DOCUMENT EXTRACT
Why part two?  Wasn’t one post enough?!  I know, it was a quick labour, you weren’t expecting a two-parter, right?

I am nervous to post this, if you know me in real life and we haven’t had a discussion about my post-birth experience then this might make you judge me, I hope you won’t do the mental health stigma thing, but talking about it is a new thing for me and I’m being no-holds-barred because it’s not talked about enough.

I’m not writing this out of anger or frustration, but just incase someone reading has had a similar experience, I hear you.

This kind of story, it’s not the one new mothers tell, but for me these stories are the ones that are significant. They are the ones I had to write to stop torturing myself over them.

Here goes.

Pregnancy

Time goes on, I fret, I work, I worry about my unborn child and anxiety grows stronger but I don’t recognise it at the time. It is the shape of things to come.  If I look at my mobile phone search field and type in ‘pregnancy and…’ a list from my pre-natal anxieties comes up we have ‘pregnancy and eating shellfish’ ‘pregnancy and not feeling baby move as much’ ‘pregnancy and counting kicks’ ‘pregnancy and flu’ ‘late pregnancy and going to wedding’ and last of all ‘pregnancy and feeling blue’

I had three different midwives, no-one picked up on my list making and anxiety, I didn’t even try to hide it, I turned up to each appointment with lists of questions, it strikes me now that someone might have questioned that given my history of mental ill health.

Post-birth

Dear health professionals,

When I came onto the ward with my new baby it was 8pm at night, the lights were out and my husband was sent home. I was scared. You handed me a leaflet about breastfeeding, my baby cried all night, she vomited, I called for help, you said she was fine, you left us to it, she cried, I cried all night too.

You came in to check on us at 1am, I said I was desperately tired after over 50 hours without rest, you tucked my girl into the bed with me and said just get some rest.

PROBLEM STATEMENT
Write out the part of the post about pregnancy and birth that starts at the words "I’m not writing" and stops after "myself over them.", keeping every word and mark unchanged.

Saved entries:

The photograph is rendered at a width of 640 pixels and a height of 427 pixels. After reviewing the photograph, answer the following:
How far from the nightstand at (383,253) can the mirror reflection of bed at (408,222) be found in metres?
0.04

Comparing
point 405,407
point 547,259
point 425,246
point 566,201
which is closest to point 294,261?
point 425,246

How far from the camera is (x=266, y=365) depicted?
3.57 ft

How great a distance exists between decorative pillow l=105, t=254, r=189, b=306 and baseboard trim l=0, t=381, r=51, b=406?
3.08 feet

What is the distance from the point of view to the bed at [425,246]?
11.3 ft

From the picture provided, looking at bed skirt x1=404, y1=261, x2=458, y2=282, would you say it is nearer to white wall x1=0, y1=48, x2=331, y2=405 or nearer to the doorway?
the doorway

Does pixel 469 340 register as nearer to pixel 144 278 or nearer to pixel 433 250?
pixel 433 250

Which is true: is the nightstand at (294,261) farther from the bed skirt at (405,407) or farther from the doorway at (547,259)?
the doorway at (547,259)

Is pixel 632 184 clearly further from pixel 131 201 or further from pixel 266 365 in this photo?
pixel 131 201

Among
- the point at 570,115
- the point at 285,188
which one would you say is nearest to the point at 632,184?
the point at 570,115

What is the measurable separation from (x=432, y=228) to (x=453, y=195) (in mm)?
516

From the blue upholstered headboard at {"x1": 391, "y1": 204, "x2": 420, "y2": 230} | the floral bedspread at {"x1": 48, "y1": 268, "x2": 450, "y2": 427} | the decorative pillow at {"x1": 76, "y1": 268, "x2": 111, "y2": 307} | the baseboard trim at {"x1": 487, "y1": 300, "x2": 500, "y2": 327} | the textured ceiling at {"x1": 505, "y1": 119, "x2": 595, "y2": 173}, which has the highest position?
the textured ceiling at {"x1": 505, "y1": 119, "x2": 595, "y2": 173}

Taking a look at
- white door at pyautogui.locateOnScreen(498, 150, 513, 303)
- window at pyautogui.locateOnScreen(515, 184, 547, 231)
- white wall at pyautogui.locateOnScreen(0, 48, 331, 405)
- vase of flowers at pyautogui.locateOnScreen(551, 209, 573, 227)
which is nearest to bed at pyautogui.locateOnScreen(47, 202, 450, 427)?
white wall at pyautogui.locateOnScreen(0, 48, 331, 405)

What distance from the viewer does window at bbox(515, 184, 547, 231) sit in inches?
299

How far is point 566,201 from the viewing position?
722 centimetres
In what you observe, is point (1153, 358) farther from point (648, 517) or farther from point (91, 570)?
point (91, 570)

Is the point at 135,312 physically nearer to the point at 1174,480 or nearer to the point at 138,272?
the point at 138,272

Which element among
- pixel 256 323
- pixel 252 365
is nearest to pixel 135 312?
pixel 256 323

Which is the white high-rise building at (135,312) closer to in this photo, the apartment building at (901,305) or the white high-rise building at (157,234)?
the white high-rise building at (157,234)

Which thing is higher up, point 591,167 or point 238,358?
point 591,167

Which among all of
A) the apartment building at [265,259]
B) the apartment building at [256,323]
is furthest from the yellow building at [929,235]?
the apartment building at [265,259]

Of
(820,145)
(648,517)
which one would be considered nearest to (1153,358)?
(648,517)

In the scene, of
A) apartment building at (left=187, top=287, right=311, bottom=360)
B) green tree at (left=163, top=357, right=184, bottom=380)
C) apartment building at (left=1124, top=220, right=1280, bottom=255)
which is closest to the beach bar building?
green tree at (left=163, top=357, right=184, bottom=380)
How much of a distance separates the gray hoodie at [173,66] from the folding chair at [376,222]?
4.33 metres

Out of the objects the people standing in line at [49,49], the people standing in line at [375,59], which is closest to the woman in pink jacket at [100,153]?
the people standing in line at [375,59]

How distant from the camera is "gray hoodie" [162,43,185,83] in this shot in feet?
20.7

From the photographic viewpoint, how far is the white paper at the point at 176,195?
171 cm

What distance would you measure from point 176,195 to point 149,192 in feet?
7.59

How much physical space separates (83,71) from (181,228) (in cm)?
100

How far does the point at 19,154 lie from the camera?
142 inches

EXERCISE ANSWER
I’m not writing this out of anger or frustration, but just incase someone reading has had a similar experience, I hear you.

This kind of story, it’s not the one new mothers tell, but for me these stories are the ones that are significant. They are the ones I had to write to stop torturing myself over them.